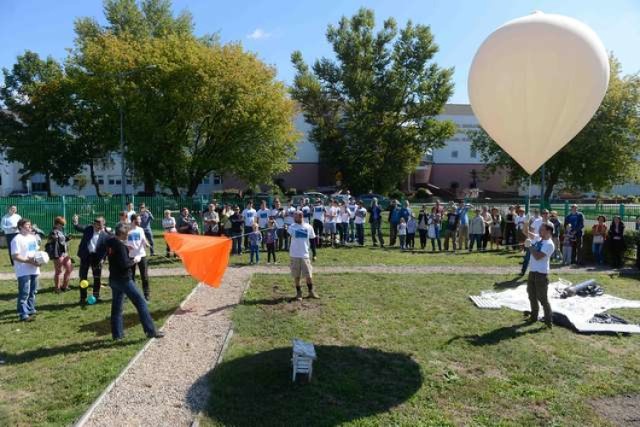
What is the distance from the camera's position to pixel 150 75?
3123cm

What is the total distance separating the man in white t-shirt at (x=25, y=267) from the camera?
8.88m

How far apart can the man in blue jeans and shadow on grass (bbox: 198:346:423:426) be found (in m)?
1.87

Aim of the task » Convert the lines above into a Markdown table with two columns, "No." and "Entry", numbering each row and omitting blank lines. Leave the pictures out of the table.

Output of the exercise »
| No. | Entry |
|---|---|
| 1 | What is the distance from the camera's position to pixel 150 75? |
| 2 | 3123cm |
| 3 | What is the total distance separating the man in white t-shirt at (x=25, y=267) from the camera? |
| 4 | 8.88m |
| 5 | How far apart can the man in blue jeans and shadow on grass (bbox: 198:346:423:426) be found (in m)? |
| 6 | 1.87 |